Falmouth University
South West England

Continued from:
4. The power of the image:

Not all of the work at the festival takes place within the confines of the hosting university building, and a few works seek to intervene in the daily rhythms of Falmouth. ‘The Park Bench Reader: My Favourite Novel’, by Bram Thomas Arnold, places a dozen or so participants at the end of the Prince of Wales Pier, where they read aloud for an hour from a novel of their choosing. A few wear badges that declare ‘Reading Novels is a form of Protest’, and there’s something provocative about the way that such an inoffensive gesture, when turned into a mass action, can generate a palpable political charge (the badges certainly help, too). But the space at the end of the pier, though symbolically resonant, feels like it is already a counter-cultural space, and so they end up reading mostly to drifters, fellow artists, and the many festival photographers. Claire Blundell Jones’ ‘KISSING III’ co-opts a much more heavily populated space, the crowded Gyllyngvase Beach in the middle of a beautiful afternoon, and has six couples kiss each other continuously for ten minutes, then disperse. Ten minutes feels like an eternity, as heads gradually turn toward the cluster of couples and a ripple of bewilderment spreads. ‘That is really fucked up,’ someone next to me keeps repeating every few minutes, unable to say anything else to his mates. ‘That is really fucked up.’

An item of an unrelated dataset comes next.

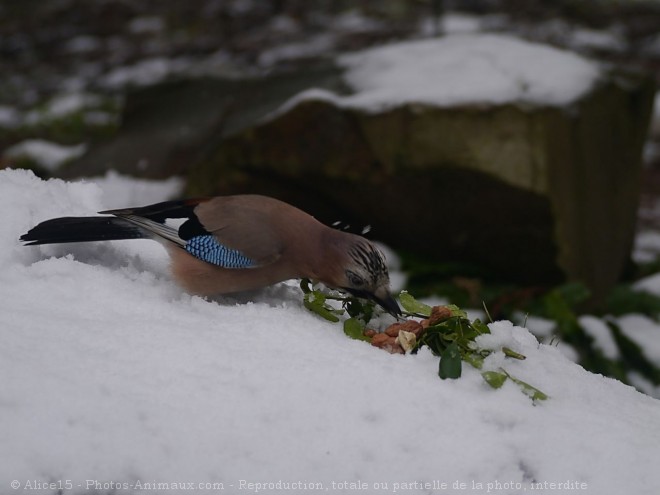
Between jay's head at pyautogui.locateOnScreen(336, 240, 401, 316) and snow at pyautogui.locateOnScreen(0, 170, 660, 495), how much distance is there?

More subtle and pervasive is the ‘Sounds of the Serengeti’, by Tim Crowley, which plays African birdcalls, monkey screeches, and occasional grunting over the noise of Falmouth’s main shopping street. The sound is spread across multiple speakers, so it creeps up on the listener’s consciousness (if it is even noticed at all), and the source of the sound is hidden by the narrow street and high shop fronts. There’s an imperceptible mix between the ‘alien’ and the ‘native’ sounds of the gulls and cars, and it becomes particularly hard to distinguish the animal from the human when I walk the street late on Saturday night, the air filled with mating calls and displays of aggression.

Looking to the future

These works in public spaces raise the question of how this festival will situate itself as it develops in future years: will it focus on providing a protective environment which promotes research and risk-taking by artists, or will it aim to have a profile and impact within Falmouth itself? As Dartington College of Art’s merger with University College, Falmouth, nears its 2010 completion, what changes will evolve in the relationship between academic study, institutional reputation, and artistic practice? These questions will hopefully be answered organically, as the festival continues to develop from year to year. The affiliation of such an ambitious, wide-ranging performance festival with an academic institution is an opportunity and strength for both parties, and I hope that institutional support will continue to let the festival discover its own identity as a platform for live art in the South West.